Pushkar is a drummer by trade who has also mastered the guitar but he had no problem sharing the drum work with Britton and another seasoned player.
“I play drums on about half of the album; the very first track, ‘Any Second Now,’ has Sandy Gennaro. He played with Cyndi Lauper, Joan Jett, The Monkees and so many of my pop music favorites. And then Geoff played on the others. So I played drums on about half the album, once all was said and done.
“I picked everybody who played on the album except Mandy Funderburk, who is Wyatt’s wife and a school music teacher here in Nashville. She played the strings on the last song, ‘No One Ever Said You Had to Stay.’ And Matt Thompson played the kind of Carl Perkins guitar part on ‘Just Friends.’ He plays in a band with Wyatt called Sail On, a Beach Boys tribute band. It was really cool to bring in all of my buds on this. Kris Rodgers also plays keys on ‘Alexandra’ and he is an artist on Little Steven’s label.”

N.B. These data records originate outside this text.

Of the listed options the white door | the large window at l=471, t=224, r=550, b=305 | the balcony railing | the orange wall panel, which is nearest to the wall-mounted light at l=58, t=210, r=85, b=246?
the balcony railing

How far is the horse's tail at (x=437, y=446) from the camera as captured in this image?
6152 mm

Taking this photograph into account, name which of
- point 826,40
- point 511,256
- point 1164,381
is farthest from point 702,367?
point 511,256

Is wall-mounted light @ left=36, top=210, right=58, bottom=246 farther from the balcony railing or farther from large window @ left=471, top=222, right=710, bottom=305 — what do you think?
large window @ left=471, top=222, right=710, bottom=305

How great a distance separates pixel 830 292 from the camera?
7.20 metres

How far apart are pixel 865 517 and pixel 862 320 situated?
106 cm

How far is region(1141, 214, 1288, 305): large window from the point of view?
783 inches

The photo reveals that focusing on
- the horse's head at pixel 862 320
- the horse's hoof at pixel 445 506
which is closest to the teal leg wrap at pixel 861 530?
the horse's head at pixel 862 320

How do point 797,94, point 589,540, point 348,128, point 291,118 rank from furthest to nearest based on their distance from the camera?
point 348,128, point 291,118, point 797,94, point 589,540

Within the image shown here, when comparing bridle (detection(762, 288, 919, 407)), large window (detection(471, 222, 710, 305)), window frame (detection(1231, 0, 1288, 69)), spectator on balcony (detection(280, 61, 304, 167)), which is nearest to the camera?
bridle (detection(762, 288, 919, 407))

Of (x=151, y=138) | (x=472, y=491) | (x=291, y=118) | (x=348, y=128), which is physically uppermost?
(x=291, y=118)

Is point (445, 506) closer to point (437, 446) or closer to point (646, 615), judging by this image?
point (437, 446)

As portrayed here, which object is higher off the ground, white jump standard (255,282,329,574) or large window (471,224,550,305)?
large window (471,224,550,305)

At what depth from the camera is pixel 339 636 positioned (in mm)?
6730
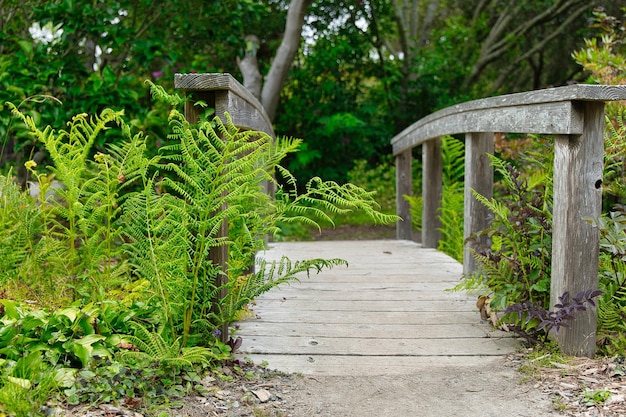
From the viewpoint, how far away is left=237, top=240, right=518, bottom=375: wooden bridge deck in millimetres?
3072

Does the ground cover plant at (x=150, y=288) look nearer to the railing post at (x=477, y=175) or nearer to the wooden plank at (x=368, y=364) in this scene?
the wooden plank at (x=368, y=364)

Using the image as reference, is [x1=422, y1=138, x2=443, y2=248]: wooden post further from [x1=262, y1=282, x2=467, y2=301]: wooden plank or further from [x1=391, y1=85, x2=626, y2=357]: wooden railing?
[x1=391, y1=85, x2=626, y2=357]: wooden railing

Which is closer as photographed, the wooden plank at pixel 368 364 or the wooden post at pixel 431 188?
the wooden plank at pixel 368 364

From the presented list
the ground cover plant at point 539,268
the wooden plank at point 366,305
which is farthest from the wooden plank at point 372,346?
the wooden plank at point 366,305

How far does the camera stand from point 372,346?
326cm

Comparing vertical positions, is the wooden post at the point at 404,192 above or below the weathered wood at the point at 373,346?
above

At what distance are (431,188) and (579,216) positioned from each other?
345cm

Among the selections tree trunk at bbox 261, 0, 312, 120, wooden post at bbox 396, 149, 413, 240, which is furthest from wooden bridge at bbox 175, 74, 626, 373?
tree trunk at bbox 261, 0, 312, 120

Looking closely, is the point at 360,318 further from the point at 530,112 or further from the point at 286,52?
the point at 286,52

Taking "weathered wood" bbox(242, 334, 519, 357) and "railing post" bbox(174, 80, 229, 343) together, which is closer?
"railing post" bbox(174, 80, 229, 343)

With an uncertain climate still enveloping music venues, live performances are still a work in progress.
“It definitely is a bummer,” Pushkar said. “We did get to do an album release show for the first album and it was really great. The band was so tight and so great and we just started rehearsing again to grease the gears again to get going, but living here in Nashville, for better or worse it is pretty progressive with re-opening and staying open. I can go out and do anything as long as I have a mask and it is a whole separate conversation as to whether that is good or bad. But as far as shows … June is here and I’m pretty optimistic that we will be able to do something, even if it is limited capacity. We’ll do something to celebrate it.”